DWR Press Release
Quagga mussel checkpoints will be held near Lake Powell this year. The first one happened May 13.
That day, conservation officers with the Division of Wildlife Resources checked 11 boats at a checkpoint near Big Water on U.S. Highway 89. One of the 11 boats had dead mussels on it. In this instance, the boat owner received a warning for not completing the first part of a three-step decontamination process, cleaning mud, plants and debris off his boat after removing it from Lake Powell.
Jordan Nielson, aquatic invasive species (AIS) coordinator for the DWR, said Lake Powell is infested with quagga mussels. “It’s vital, and also Utah state law, that boat owners clean all of the mud, plants, debris and shelled organisms off their boat after pulling it out of the water,” he explained. “Also, you must drain all of the water that’s inside the boat before you leave the Glen Canyon National Recreation Area.”

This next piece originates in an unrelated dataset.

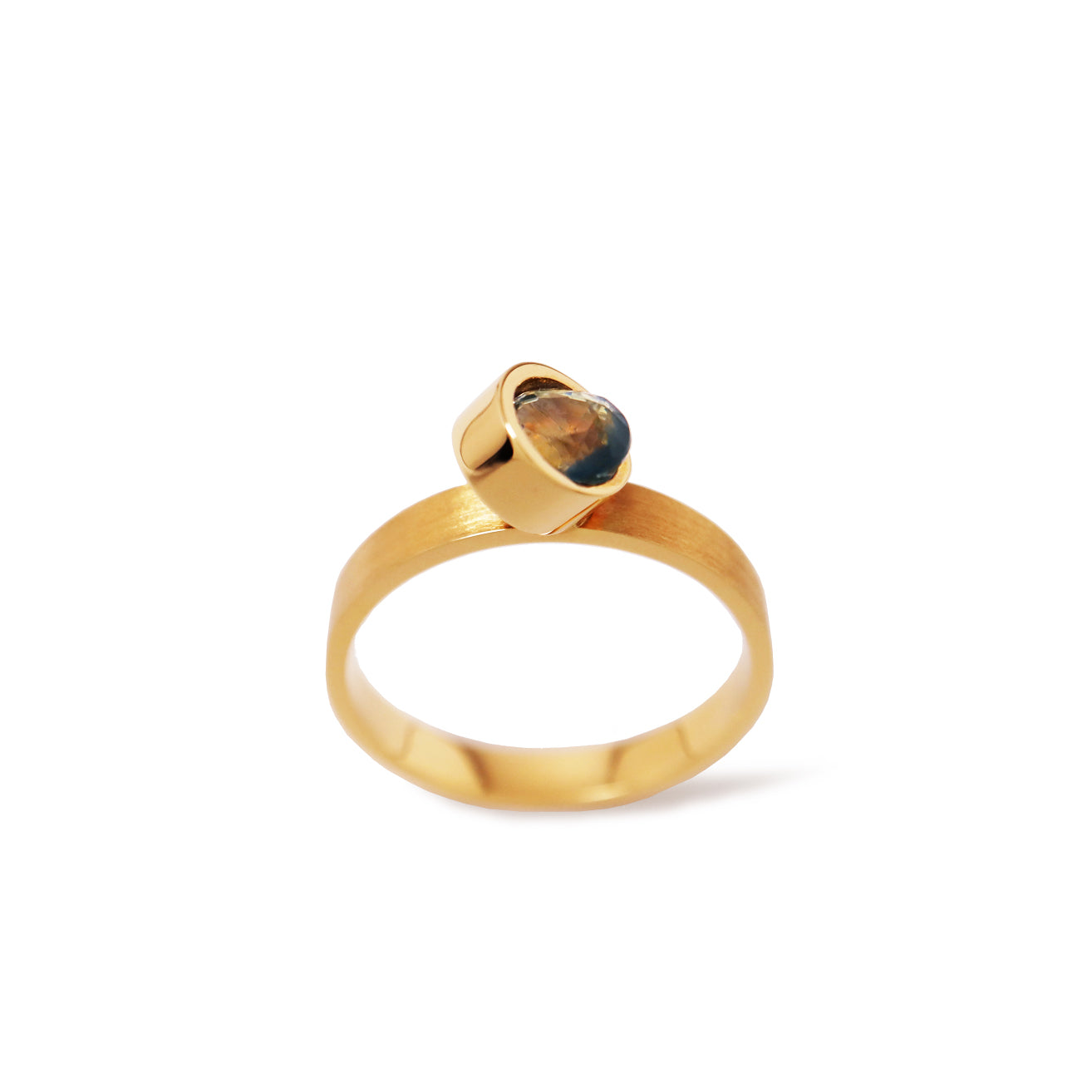 Protrude (K18) / Ring <br> Bicolor sapphire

The third step of the decontamination process, drying your boat for a specific period of time, must be completed before the boat can be placed on a water other than Lake Powell. Nielson said the dry times are different during different times of the year. For example, in the summer, you must allow your boat to dry for seven days before placing it on another water.
If you want to place your boat on a body of water sooner than the seven-day drying time, you’ll need to get it professionally decontaminated.
The decontaminations are free. To schedule a decontamination, call any Utah State Park that has a reservoir. You can also contact your nearest DWR AIS biologist. Phone numbers for the biologists are available on our website.
Why the concern?
There are many reasons why Utahns don’t want quagga mussels, or their cousins, zebra mussels, moved from Lake Powell to other waters in Utah:
- Mussels can plug water lines, even very large diameter ones. If mussels get into water delivery systems in Utah, it will cost millions of dollars to try to remove them. Utahns would likely pay for the removal through higher utility bills.
- Mussels remove plankton from the water column, the same plankton that support Utah’s sport fish and native fish. The mussels could devastate fisheries in Utah.
- Mussels can damage your boat by attaching themselves to your boat’s hull and fouling the boat’s engine cooling system.
- When mussels die in large numbers, they stink. Their sharp shells can cut your feet as you walk along beaches where the mussels died.